A field day for the right-wing press
As the old joke goes, the way to confuse Daily Mail readers is to tell them that asylum-seekers are the natural enemies of homosexuals. This wouldn't have worked last week, when the Supreme Court ruled in favour of two gay asylum-seekers, giving the right-wing media the opportunity to go into full scaremongering mode, firing off prejudiced comments about two groups handily combined into one.
“Now asylum if you're gay” roared the front page headline in the Daily Express, as if asylum had been guaranteed to all gay people – which, of course, it has not.
The Supreme Court has ruled that people fleeing homophobic persecution should not simply be sent back and told to hide their sexuality. This has previously been common practice.
Helped along by an extremely ill-chosen comment by one of the judges, the papers were able to quote his words with no context and promote homophobic stereotypes about gay people going to Kylie concerts and drinking cocktails.
Anti-immigrant prejudice was also in full swing, with the Daily Star publishing an editorial headed “No room for gays”. It claimed that “millions more people” will now be able to claim asylum and get “a cushy life in Britain” (it doesn't explain what's so cushy about living in a country in which the media daily encourage your neighbours to fear and hate you).
The Daily Mail enthusiastically quoted Andrew Green, the scaremongering chairman of Migration Watch, who said, “This could lead to a potentially massive explosion of asylum claims as it could apply to literally millions of people around the world”.
His claim is as inaccurate as it is irresponsible. Recent analysis showed that 98 per cent of people fleeing homophobic persecution are refused asylum in the UK, compared to 77 per cent of asylum-seekers generally. Even if the number of successful gay asylum-seekers increases several times over, it would still be pretty small.

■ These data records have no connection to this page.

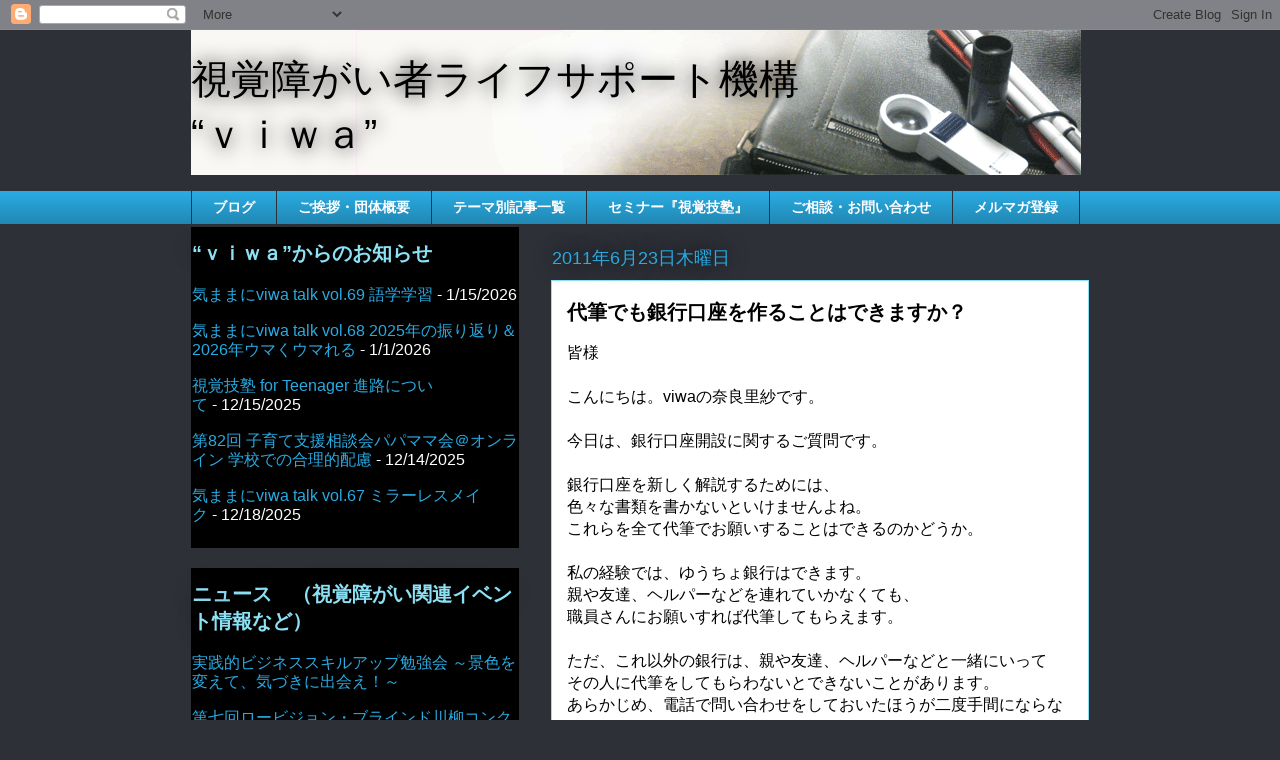

--- FILE ---
content_type: text/javascript; charset=UTF-8
request_url: https://www.viwa.jp/2011/06/blog-post_1222.html?action=getFeed&widgetId=Feed2&widgetType=Feed&responseType=js&xssi_token=AOuZoY62QtUumTfFtkhokUuAoBC7Vb7dvg%3A1769800270909
body_size: 367
content:
try {
_WidgetManager._HandleControllerResult('Feed2', 'getFeed',{'status': 'ok', 'feed': {'entries': [{'title': '\u6c17\u307e\u307e\u306bviwa talk vol.69 \u8a9e\u5b66\u5b66\u7fd2', 'link': 'https://www.viwa.jp/2026/01/viwa-talk-vol69.html', 'publishedDate': '2026-01-15T07:00:00.000-08:00', 'author': '\u4e8b\u52d9\u5c40'}, {'title': '\u6c17\u307e\u307e\u306bviwa talk vol.68 2025\u5e74\u306e\u632f\u308a\u8fd4\u308a\uff062026\u5e74\u30a6\u30de\u304f\u30a6\u30de\u308c\u308b', 'link': 'https://www.viwa.jp/2026/01/viwa-talk-vol68-20252026.html', 'publishedDate': '2026-01-01T07:00:00.000-08:00', 'author': '\u4e8b\u52d9\u5c40'}, {'title': '\u8996\u899a\u6280\u587e for Teenager \u9032\u8def\u306b\u3064\u3044\u3066', 'link': 'https://www.viwa.jp/2025/12/for-teenager.html', 'publishedDate': '2025-12-15T07:00:00.000-08:00', 'author': '\u4e8b\u52d9\u5c40'}, {'title': '\u7b2c82\u56de \u5b50\u80b2\u3066\u652f\u63f4\u76f8\u8ac7\u4f1a\u30d1\u30d1\u30de\u30de\u4f1a\uff20\u30aa\u30f3\u30e9\u30a4\u30f3 \u5b66\u6821\u3067\u306e\u5408\u7406\u7684\u914d\u616e', 'link': 'https://www.viwa.jp/2025/12/82.html', 'publishedDate': '2025-12-14T07:00:00.000-08:00', 'author': '\u4e8b\u52d9\u5c40'}, {'title': '\u6c17\u307e\u307e\u306bviwa talk vol.67 \u30df\u30e9\u30fc\u30ec\u30b9\u30e1\u30a4\u30af', 'link': 'https://www.viwa.jp/2025/12/viwa-talk-vol67.html', 'publishedDate': '2025-12-18T07:00:00.000-08:00', 'author': '\u4e8b\u52d9\u5c40'}], 'title': '\u8996\u899a\u969c\u304c\u3044\u8005\u30e9\u30a4\u30d5\u30b5\u30dd\u30fc\u30c8\u6a5f\u69cb \u201c\uff56\uff49\uff57\uff41\u201d'}});
} catch (e) {
  if (typeof log != 'undefined') {
    log('HandleControllerResult failed: ' + e);
  }
}


--- FILE ---
content_type: text/javascript; charset=UTF-8
request_url: https://17637553.ranking.fc2.com/analyze.js
body_size: 1521
content:
(function() {

	var uid 	= "17637553";
	var objName = "_FC2RANK"+ uid;
	var svcPath	= "https://17637553.ranking.fc2.com/count?";
	var qKeys	=	{
						"referer"	: "&ref=",
						"url" 		: "&page=",
						"click"		: "&clk="
					};
	
	if (! self[objName]) {
		self[objName] = {
			onclick: function(ev) {
				if (! ev) ev = window.event;

				var el = (ev.target || ev.srcElement);
				var sendclicktrack = false;
				while (el) {
					if (el.tagName == "A") {
						var img = new Image ();
						img.src = svcPath + qKeys.click + this.urlEncode (el.href);
						sendclicktrack = true;
						break;
					}
					el = el.parentNode;
				}

				if (this.document_onclick) this.document_onclick (ev);
				
				if (sendclicktrack) this.sleep (250);
			},
		
			disp_img: function() {
				var ref = "";
				var parent_url = "";
				try {
					parent_url = parent.document.URL;
					ref = document.referrer == parent_url? parent.document.referrer : document.referrer;
				} catch(ex) {
				
				}

				var img = new Image();
				img.src = svcPath
					+ qKeys.referer + this.urlEncode (ref)
					+ qKeys.url + this.urlEncode (location.href);
							
				this.sleep (250);
			}
		
			, urlEncode: (self.encodeURIComponent || escape)
			, document_onclick: document.onclick
			, sleep: function (sleepTime) {
				var t = (new Date ()).getTime ();
				while ((new Date ()).getTime ()-t < sleepTime) 1;
			}
		}

		document.onclick = function (ev) {
			self[objName].onclick (ev);
		}
	}
	self[objName].disp_img ();
})();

Also, as Paul Canning writes on the website of LGBT Asylum News, there have not been floods of LGBT asylum-seekers to Canada, despite its far more welcoming policy.
In an attempt to whip up even more fear, there have been claims that Britain will now be flooded not only with gay asylum-seekers but with people “claiming they're gay” (to use the Daily Star's words). The implication is that sexuality can't be proved, so anyone could claim to be gay or bisexual.
But nor can religion be proved. Anyone fleeing an oppressive Islamic regime could claim to be Christian and at risk of religious persecution. The possibility of making such a claim untruthfully hasn't caused a flood of asylum-seekers from such countries.
The homophobia implicit in the reporting reveals that – despite how far we've come – we still have a very long way to go to achieve a general recognition of the rights of sexual minorities. The xenophobia with which it has been combined is characteristic of the tendency of certain papers to blame Britain's problems on the most vulnerable groups in society. Anyone would think that the economic crisis had been caused not by bankers and millionaires but by a sinister coalition of asylum-seekers, benefit claimants, gay people and Muslims.
The last year has seen growing support for democratic reform and changes to political systems so that powerful people are held to account. We need to recognise that the press is one of the most powerful institutions in our society. With parts of the press consistently using their power to attack the most vulnerable, we need to ask how that power can be challenged and changed. Freedom of speech means little when some have freedom to be heard and others do not.